January 14, 1916: Lee Magee, player-manager of the Brooklyn Tip-Tops, is sold to the Yankees for about $25,000.

June 27, 1916: Boston's Babe Ruth allows two runs in the first inning, but settles down to beat the A's, 7-2, while striking out 10. Red Sox infielder Larry Gardner is caught stealing three times, the 2nd time this year that A's catchers have caught a base runner three times (New York's Fritz Maisel, April 26). On June 29th, Lee Magee will be caught three times by the A's while trying to steal, and not until Rickey Henderson, in 1982, will an AL runner be cut down thrice in a game.

June 28, 1916: New York Yankee outfielder Lee Magee collects a record-tying four assists.

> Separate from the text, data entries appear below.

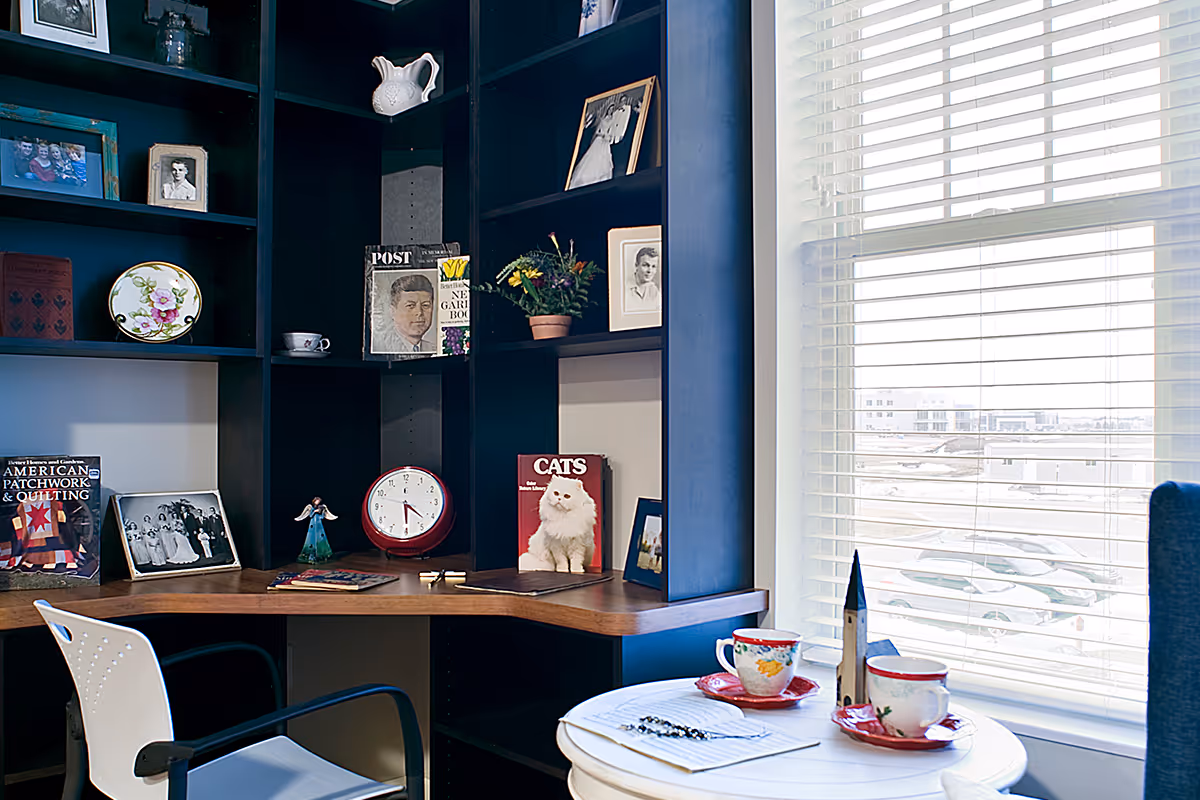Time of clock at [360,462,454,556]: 4:29
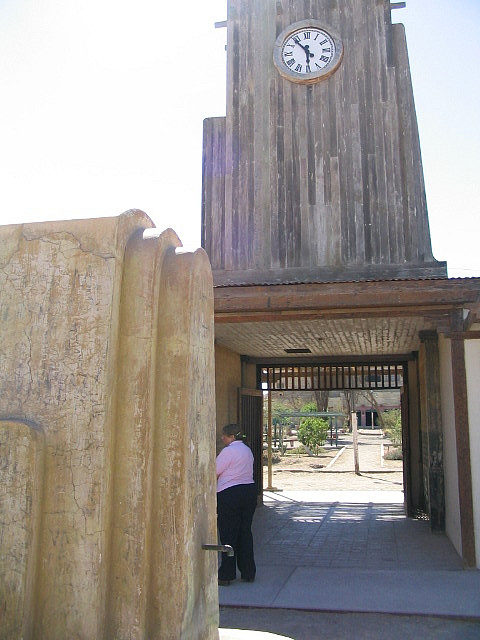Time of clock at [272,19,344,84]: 5:53
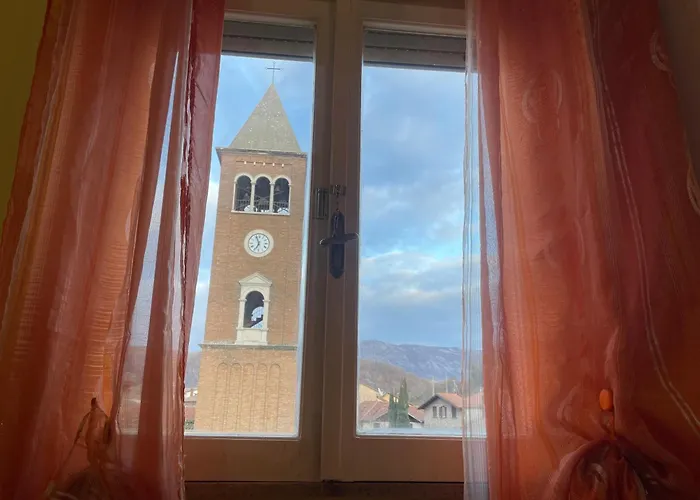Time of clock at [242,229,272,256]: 6:56
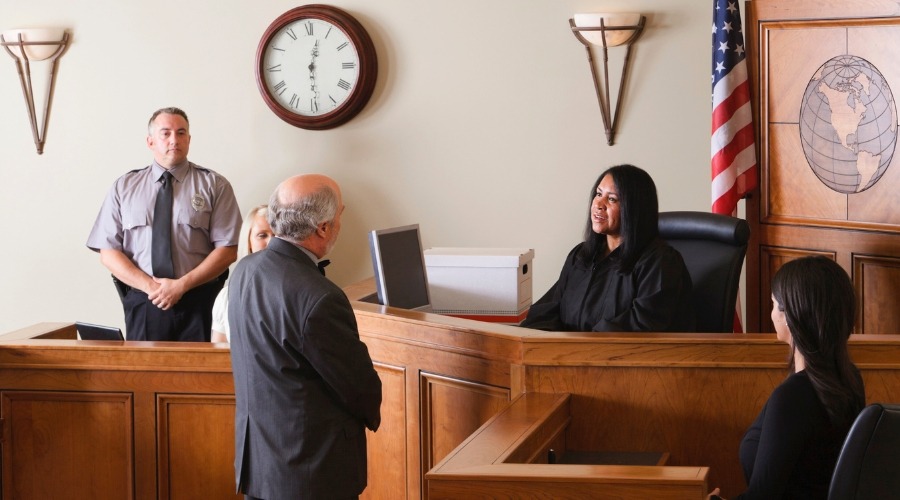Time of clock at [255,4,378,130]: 12:29
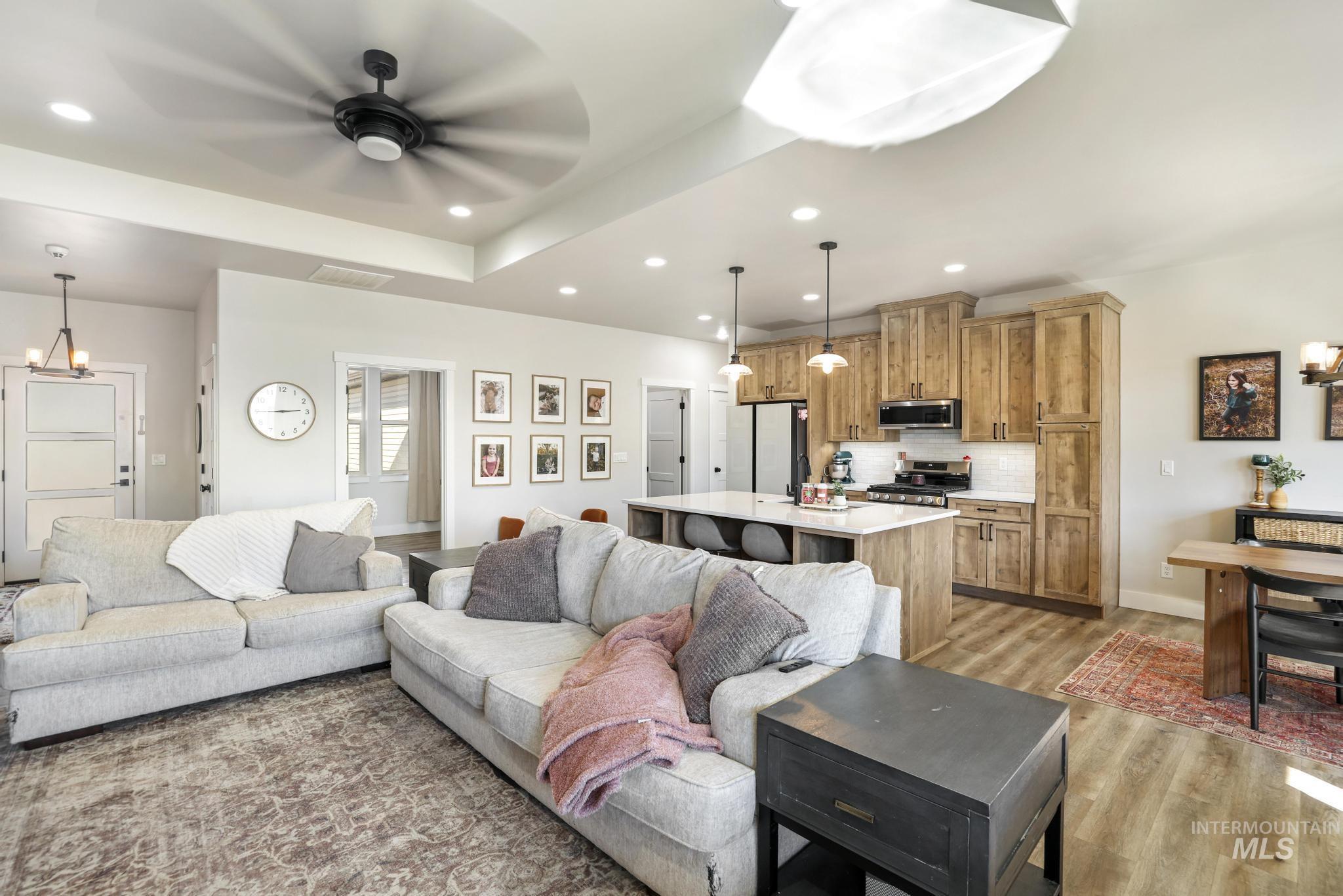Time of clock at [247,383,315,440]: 2:45
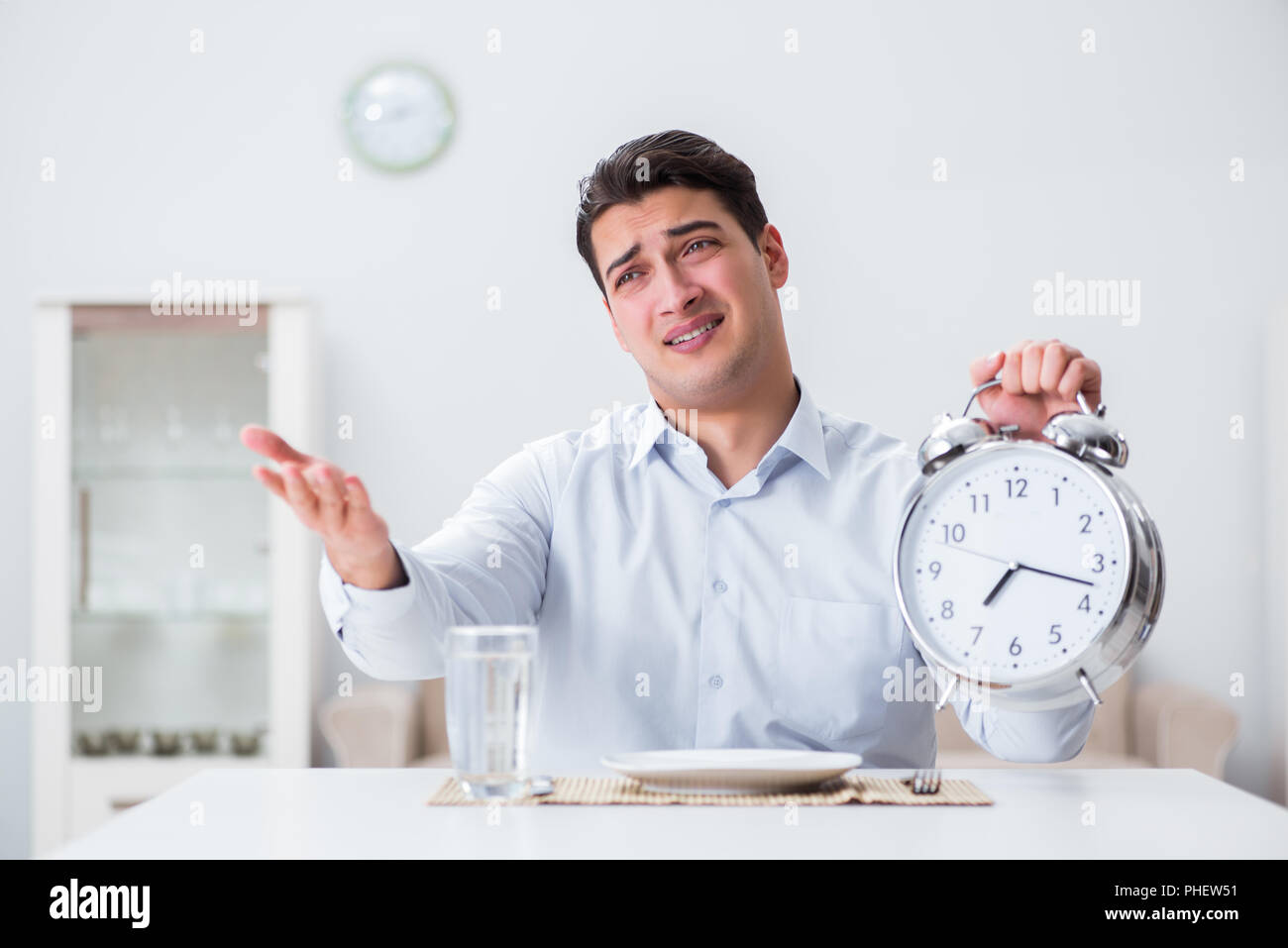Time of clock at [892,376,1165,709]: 7:17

July 15, 1917: The Yankees send Lee Magee to the Browns for Armando Marsans.

April 18, 1919: Brooklyn's Larry Kopf returns to the Reds in exchange for OF Lee Magee.

February 10, 1920: Lee Magee, "wanting to make a clean breast of things," admits to NL Prexy Heydler and Cubs head William Veeck that he tried to "toss" a game with the Braves when he was with the Reds, but that the Reds won in the 13th. Heydler will later testify on June 8th that Magee told him he became suspicious that Hal Chase had double-crossed him and so he stopped payment on the check.

February 20, 1920: The Cubs give an unconditional release to Lee Magee after they learned a week ago from him that he had been betting against his team. Magee will sue the Cubs for his salary of $4,500 charging that his livelihood as a ball player was destroyed through the sudden canceling of his contract. The Cubs will ask for a dismissal of the suit, saying that "previous to the making of the contract the plaintiff was guilty of betting against the team of which he was a member, and sought to win bets by intentional bad playing to defeat said team."

June 9, 1920: Former Chicago OF Lee Magee loses his suit against the Cubs. He had charged that he was released without just cause last February. While on the witness stand, Magee admitted to having bet on a ball game between Boston and Cincinnati on July 25, 1918, while a member of the Reds.